## Excerpted text

The reason the article didn't mention Bob Taylor is that he had almost nothing to do with the Internet. He certainly had no role at all in the development of the Internet (i.e. from '73 on). His only influence was an inspirational one, through the ARPANET - and when it comes to inspiration, his influence was less than that of Licklider - whom the article no longer mentions. Noel (talk) 22:37, 14 September 2005 (UTC)
Um... Bob Taylor got the funding and authorisation for the ARPANET project. How is that 'nothing to do with the Internet'. Also you simply haven't even read the current article before critisising it, Licklider gets a major mention. He even appears photographed. Can you please back off from this article for a while to cool down. --John R. Barberio talk, contribs 23:37, 14 September 2005 (UTC)
I was looking at another article (I have yet to make any changes to this one) when I made the Lick comment, and got confused.

## Required actions
(a) Reproduce the talk-page discussion word for word, between "The reason the" and "23:37, 14 September 2005 (UTC)", inclusive.
(b) In the talk-page discussion, what reason does Noel give for the article not mentioning Bob Taylor?

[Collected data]

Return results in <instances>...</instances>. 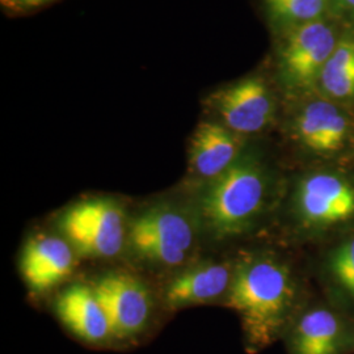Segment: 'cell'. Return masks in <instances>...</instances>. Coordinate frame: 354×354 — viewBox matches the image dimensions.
Listing matches in <instances>:
<instances>
[{"label":"cell","mask_w":354,"mask_h":354,"mask_svg":"<svg viewBox=\"0 0 354 354\" xmlns=\"http://www.w3.org/2000/svg\"><path fill=\"white\" fill-rule=\"evenodd\" d=\"M291 266L277 254L253 251L235 260L225 302L241 317L245 346L259 352L290 328L299 304Z\"/></svg>","instance_id":"obj_1"},{"label":"cell","mask_w":354,"mask_h":354,"mask_svg":"<svg viewBox=\"0 0 354 354\" xmlns=\"http://www.w3.org/2000/svg\"><path fill=\"white\" fill-rule=\"evenodd\" d=\"M272 177L263 160L245 150L226 172L200 184L196 216L200 227L216 241L248 234L266 213Z\"/></svg>","instance_id":"obj_2"},{"label":"cell","mask_w":354,"mask_h":354,"mask_svg":"<svg viewBox=\"0 0 354 354\" xmlns=\"http://www.w3.org/2000/svg\"><path fill=\"white\" fill-rule=\"evenodd\" d=\"M299 232L323 236L354 225V175L342 165H317L297 178L290 198Z\"/></svg>","instance_id":"obj_3"},{"label":"cell","mask_w":354,"mask_h":354,"mask_svg":"<svg viewBox=\"0 0 354 354\" xmlns=\"http://www.w3.org/2000/svg\"><path fill=\"white\" fill-rule=\"evenodd\" d=\"M286 134L317 165H342L354 152V108L314 92L290 100Z\"/></svg>","instance_id":"obj_4"},{"label":"cell","mask_w":354,"mask_h":354,"mask_svg":"<svg viewBox=\"0 0 354 354\" xmlns=\"http://www.w3.org/2000/svg\"><path fill=\"white\" fill-rule=\"evenodd\" d=\"M344 28L342 19L327 17L279 36L276 80L289 100L317 92L320 75Z\"/></svg>","instance_id":"obj_5"},{"label":"cell","mask_w":354,"mask_h":354,"mask_svg":"<svg viewBox=\"0 0 354 354\" xmlns=\"http://www.w3.org/2000/svg\"><path fill=\"white\" fill-rule=\"evenodd\" d=\"M200 228L196 214L174 203H155L129 223L127 244L145 263L178 268L194 253Z\"/></svg>","instance_id":"obj_6"},{"label":"cell","mask_w":354,"mask_h":354,"mask_svg":"<svg viewBox=\"0 0 354 354\" xmlns=\"http://www.w3.org/2000/svg\"><path fill=\"white\" fill-rule=\"evenodd\" d=\"M58 227L74 251L89 259L114 257L127 243L125 209L108 197H91L71 205L59 216Z\"/></svg>","instance_id":"obj_7"},{"label":"cell","mask_w":354,"mask_h":354,"mask_svg":"<svg viewBox=\"0 0 354 354\" xmlns=\"http://www.w3.org/2000/svg\"><path fill=\"white\" fill-rule=\"evenodd\" d=\"M277 96L266 76L241 77L215 89L206 106L215 121L244 138L264 133L277 117Z\"/></svg>","instance_id":"obj_8"},{"label":"cell","mask_w":354,"mask_h":354,"mask_svg":"<svg viewBox=\"0 0 354 354\" xmlns=\"http://www.w3.org/2000/svg\"><path fill=\"white\" fill-rule=\"evenodd\" d=\"M109 319L114 340H131L150 324L151 292L146 283L127 272H109L92 285Z\"/></svg>","instance_id":"obj_9"},{"label":"cell","mask_w":354,"mask_h":354,"mask_svg":"<svg viewBox=\"0 0 354 354\" xmlns=\"http://www.w3.org/2000/svg\"><path fill=\"white\" fill-rule=\"evenodd\" d=\"M289 354H349L354 352V323L335 308L317 306L294 319Z\"/></svg>","instance_id":"obj_10"},{"label":"cell","mask_w":354,"mask_h":354,"mask_svg":"<svg viewBox=\"0 0 354 354\" xmlns=\"http://www.w3.org/2000/svg\"><path fill=\"white\" fill-rule=\"evenodd\" d=\"M247 150V138L215 120L203 121L190 140L189 168L200 184L221 176Z\"/></svg>","instance_id":"obj_11"},{"label":"cell","mask_w":354,"mask_h":354,"mask_svg":"<svg viewBox=\"0 0 354 354\" xmlns=\"http://www.w3.org/2000/svg\"><path fill=\"white\" fill-rule=\"evenodd\" d=\"M234 266L235 261L215 260L187 266L167 283L165 306L178 310L226 299L234 277Z\"/></svg>","instance_id":"obj_12"},{"label":"cell","mask_w":354,"mask_h":354,"mask_svg":"<svg viewBox=\"0 0 354 354\" xmlns=\"http://www.w3.org/2000/svg\"><path fill=\"white\" fill-rule=\"evenodd\" d=\"M75 251L64 238L37 235L23 250L20 269L28 286L36 292L50 290L73 272Z\"/></svg>","instance_id":"obj_13"},{"label":"cell","mask_w":354,"mask_h":354,"mask_svg":"<svg viewBox=\"0 0 354 354\" xmlns=\"http://www.w3.org/2000/svg\"><path fill=\"white\" fill-rule=\"evenodd\" d=\"M57 317L77 339L91 345L113 340L109 319L93 286L74 283L61 292L55 302Z\"/></svg>","instance_id":"obj_14"},{"label":"cell","mask_w":354,"mask_h":354,"mask_svg":"<svg viewBox=\"0 0 354 354\" xmlns=\"http://www.w3.org/2000/svg\"><path fill=\"white\" fill-rule=\"evenodd\" d=\"M317 93L354 108V24L344 28L336 49L326 64L319 83Z\"/></svg>","instance_id":"obj_15"},{"label":"cell","mask_w":354,"mask_h":354,"mask_svg":"<svg viewBox=\"0 0 354 354\" xmlns=\"http://www.w3.org/2000/svg\"><path fill=\"white\" fill-rule=\"evenodd\" d=\"M261 3L269 24L279 36L317 20L337 17L333 0H261Z\"/></svg>","instance_id":"obj_16"},{"label":"cell","mask_w":354,"mask_h":354,"mask_svg":"<svg viewBox=\"0 0 354 354\" xmlns=\"http://www.w3.org/2000/svg\"><path fill=\"white\" fill-rule=\"evenodd\" d=\"M324 273L342 299L354 306V232L345 235L327 252Z\"/></svg>","instance_id":"obj_17"},{"label":"cell","mask_w":354,"mask_h":354,"mask_svg":"<svg viewBox=\"0 0 354 354\" xmlns=\"http://www.w3.org/2000/svg\"><path fill=\"white\" fill-rule=\"evenodd\" d=\"M3 7L12 12H28L46 6L54 0H0Z\"/></svg>","instance_id":"obj_18"},{"label":"cell","mask_w":354,"mask_h":354,"mask_svg":"<svg viewBox=\"0 0 354 354\" xmlns=\"http://www.w3.org/2000/svg\"><path fill=\"white\" fill-rule=\"evenodd\" d=\"M333 6L337 17L342 20L348 17L351 23H354V0H333Z\"/></svg>","instance_id":"obj_19"}]
</instances>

## The responses
(a)
The reason the article didn't mention Bob Taylor is that he had almost nothing to do with the Internet. He certainly had no role at all in the development of the Internet (i.e. from '73 on). His only influence was an inspirational one, through the ARPANET - and when it comes to inspiration, his influence was less than that of Licklider - whom the article no longer mentions. Noel (talk) 22:37, 14 September 2005 (UTC)
Um... Bob Taylor got the funding and authorisation for the ARPANET project. How is that 'nothing to do with the Internet'. Also you simply haven't even read the current article before critisising it, Licklider gets a major mention. He even appears photographed. Can you please back off from this article for a while to cool down. --John R. Barberio talk, contribs 23:37, 14 September 2005 (UTC)

(b) Noel says Taylor had almost nothing to do with the Internet. He had no role in its development from '73 on, and his only influence was an inspirational one, through the ARPANET.